The hr.py script. This project involves predicting employee turnover rates.

Purpose: Predict the likelihood of employees leaving the company.
Usage: Instructions on how to run the script.
Dependencies: List of required libraries.

3. Sales Prediction Based on Ad Spend

The ads.py script. This project involves predicting sales based on advertising spend.

Purpose: Forecast sales figures based on ad expenditures.
Usage: Instructions on how to run the script.
Dependencies: List of required libraries.

4. Diabetes Prediction Model

The diabetes.py script. This project involves predicting diabetes based on health metrics.

Purpose: Predict the likelihood of diabetes.
Usage: Instructions on how to run the script.
Dependencies: List of required libraries.

Water Potability Prediction

This project aims to classify water samples as potable (drinkable) or non-potable using machine learning models. It compares the performance of different models using the Receiver Operating Characteristic (ROC) curve.

Overview

The project builds two main models:

Logistic Regression
Support Vector Machine (SVM)

The performance of these models is evaluated using ROC curves and their respective Area Under the Curve (AUC) scores.

ROC Curve Analysis

The ROC curve is used to evaluate the performance of the classification models by plotting the True Positive Rate (TPR) against the False Positive Rate (FPR). A better performing model will have a curve that hugs the top-left corner of the graph, indicating high sensitivity with a low false positive rate.

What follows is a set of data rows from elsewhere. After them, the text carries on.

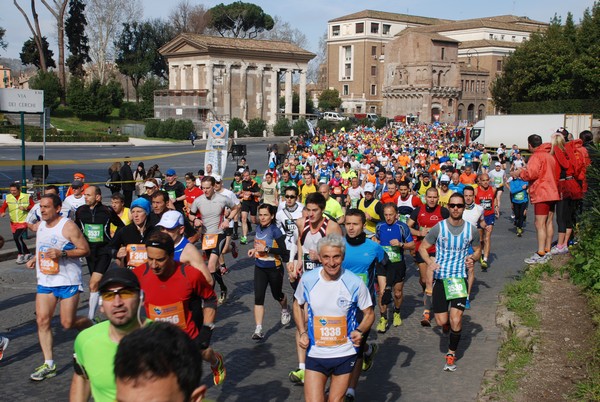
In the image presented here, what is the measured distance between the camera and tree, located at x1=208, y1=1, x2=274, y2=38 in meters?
97.6

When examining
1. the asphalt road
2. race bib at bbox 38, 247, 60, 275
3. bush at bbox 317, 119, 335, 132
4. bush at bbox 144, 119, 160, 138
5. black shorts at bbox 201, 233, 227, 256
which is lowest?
the asphalt road

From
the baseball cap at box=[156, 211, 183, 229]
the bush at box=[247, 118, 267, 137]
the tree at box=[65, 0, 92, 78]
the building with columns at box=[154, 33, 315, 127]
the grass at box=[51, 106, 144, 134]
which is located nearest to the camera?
the baseball cap at box=[156, 211, 183, 229]

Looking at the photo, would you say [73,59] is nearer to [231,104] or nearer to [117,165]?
[231,104]

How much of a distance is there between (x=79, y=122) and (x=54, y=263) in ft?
210

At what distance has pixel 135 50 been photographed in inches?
3570

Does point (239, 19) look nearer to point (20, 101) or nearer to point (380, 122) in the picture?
point (380, 122)

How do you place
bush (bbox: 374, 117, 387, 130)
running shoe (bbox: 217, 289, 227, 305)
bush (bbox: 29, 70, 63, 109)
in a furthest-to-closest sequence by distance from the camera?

In this project, we compared the performance of Logistic Regression and SVM models. Below is a summary of the results:

ROC Curve

Key Results:

Logistic Regression:
- AUC: 0.52
- Performance: The Logistic Regression model's AUC score suggests it is not significantly better than random guessing.
Support Vector Machine (SVM):
- AUC: 0.70
- Performance: The SVM model performs better than Logistic Regression, with acceptable discriminatory power between the positive and negative classes.

Interpretation:

An AUC of 0.5 represents a model with no discriminatory power (random).
An AUC of 0.7 indicates acceptable performance, which suggests that SVM is a better model for this task in comparison to Logistic Regression.

Requirements

To run the project, install the necessary dependencies by running:

pip install -r requirements.txt

To run the project after installing the necessary dependencies

python water_potability.py

Employee Turnover Prediction

This project aims to predict whether employees will leave the company using two machine learning models: Logistic Regression and Support Vector Machine (SVM). The dataset is preprocessed, cleaned, and then used to train and evaluate the models.

Overview
Dataset
Final Accuracy Results
Features
How to Run the Project

Overview

The project involves predicting employee turnover using a dataset with features like:

Satisfaction Level
Last Evaluation
Number of Projects
Average Monthly Hours
Time at Company
Department (encoded)
Salary (encoded)

The target variable (left) indicates whether the employee left the company.

Dataset

The dataset is downloaded from the following link:

https://drive.google.com/uc?id=1g1nwk4k-h9FceEHKZc8ocfu_xp3xnZ8R

The dataset contains various employee attributes such as:

satisfaction_level
last_evaluation
number_of_projects
average_montly_hours
time_spent_at_company
Department (Categorical)
Salary (Categorical)
left (Target variable, 1 if the employee left, 0 otherwise)

Features:

satisfaction_level: Employee satisfaction level
last_evaluation: Last evaluation score
number_of_projects: Number of projects completed
average_montly_hours: Monthly working hours
time_spent_at_company: Time spent at the company in years
Department: Employee's department (Categorical)
Salary: Salary category (Categorical)
left: Whether the employee left the company (Target)

How to run the project

To run the project, install the necessary dependencies by running:

pip install -r requirements.txt

Run the project after installing the necessary dependencies

python hr.py

Sales Prediction Based on Ad Spend

This is a Streamlit-based web app that predicts sales based on advertising spend in various media channels (TV, Radio, and Newspaper). It supports both single and multiple feature predictions using Linear Regression and Support Vector Regression (SVR) models.

Overview
Features
Usage
How to Run Locally

Overview

This application allows users to predict sales based on advertising expenditure. It accepts a CSV file as input, and the user can select between Linear Regression and SVR models for prediction. The app also supports both single feature (TV ad spend) and multiple feature (TV, Radio, and Newspaper ad spend) predictions.

Features

Upload a CSV file to analyze the data.
Preview the first few rows of the dataset.
Choose between two models:
- Linear Regression
- Support Vector Regression (SVR)
Choose between:
- Single feature prediction using only the TV ad spend.
- Multiple feature prediction using TV, Radio, and Newspaper ad spend.
Interactive sliders to adjust ad spend for predictions.
Predict sales based on the selected model and feature set.

Usage

Upload a CSV file containing columns like TV, radio, newspaper, and sales.
The app allows you to:
- Choose a model: Linear Regression or SVR.
- Choose whether to use a single feature (TV ad spend) or multiple features (TV, Radio, and Newspaper ad spend).
Use the sliders to select the ad spend values for TV, Radio, and Newspaper.
View the predicted sales output.

Input CSV Example

The CSV file should have at least the following columns:

TV: TV ad spend (in $)
sales: The resulting sales (in millions of dollars)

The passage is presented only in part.